_Instructions for the task_:
Reproduce the data below word for word, leaving out the pictures.

-- start Exercise input --

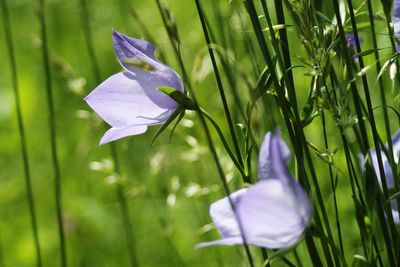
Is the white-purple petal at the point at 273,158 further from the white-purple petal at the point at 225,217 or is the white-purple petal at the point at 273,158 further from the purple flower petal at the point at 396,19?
the purple flower petal at the point at 396,19

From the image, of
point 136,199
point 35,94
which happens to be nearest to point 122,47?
point 136,199

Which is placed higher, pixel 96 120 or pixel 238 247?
pixel 96 120

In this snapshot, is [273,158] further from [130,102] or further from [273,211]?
[130,102]

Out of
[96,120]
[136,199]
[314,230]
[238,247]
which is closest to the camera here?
[314,230]

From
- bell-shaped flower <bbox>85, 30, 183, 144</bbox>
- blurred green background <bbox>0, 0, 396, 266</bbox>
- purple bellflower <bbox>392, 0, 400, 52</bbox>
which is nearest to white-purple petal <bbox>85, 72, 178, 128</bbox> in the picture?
bell-shaped flower <bbox>85, 30, 183, 144</bbox>

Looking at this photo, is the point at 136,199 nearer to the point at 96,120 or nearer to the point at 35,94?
the point at 35,94

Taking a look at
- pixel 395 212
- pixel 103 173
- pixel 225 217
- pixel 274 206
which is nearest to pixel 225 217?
pixel 225 217

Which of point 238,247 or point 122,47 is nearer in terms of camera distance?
point 122,47
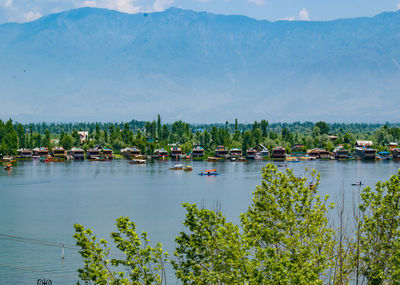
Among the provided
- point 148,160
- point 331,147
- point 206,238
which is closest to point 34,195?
point 206,238

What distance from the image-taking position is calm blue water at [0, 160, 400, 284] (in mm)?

-- end Exercise input --

_Written answer_:
Is the white-purple petal at the point at 273,158 further from the white-purple petal at the point at 225,217 or is the white-purple petal at the point at 273,158 further from the purple flower petal at the point at 396,19?
the purple flower petal at the point at 396,19

From the image, of
point 136,199
point 35,94
which happens to be nearest to point 122,47?
point 136,199

Which is placed higher, pixel 96 120 or pixel 238 247?
pixel 96 120

In this snapshot, is [273,158] further from [130,102] or further from [273,211]?
[130,102]

Out of
[96,120]
[136,199]
[314,230]
[238,247]
which is closest to the camera here?
[314,230]

From
- bell-shaped flower <bbox>85, 30, 183, 144</bbox>
- blurred green background <bbox>0, 0, 396, 266</bbox>
- purple bellflower <bbox>392, 0, 400, 52</bbox>
which is nearest to white-purple petal <bbox>85, 72, 178, 128</bbox> in the picture?
bell-shaped flower <bbox>85, 30, 183, 144</bbox>

Looking at this photo, is the point at 136,199 nearer to the point at 96,120 or nearer to the point at 35,94?
the point at 35,94

Taking a look at
- pixel 395 212
- pixel 103 173
- pixel 225 217
- pixel 274 206
which is nearest to pixel 225 217?
pixel 225 217

Which of point 238,247 or point 122,47 is nearer in terms of camera distance?
point 122,47
Among the provided
- point 148,160
- point 331,147
- point 206,238
which is closest to point 34,195?
point 206,238

What distance from the image-taking position is calm blue water at [0, 160, 400, 284] (in mm)?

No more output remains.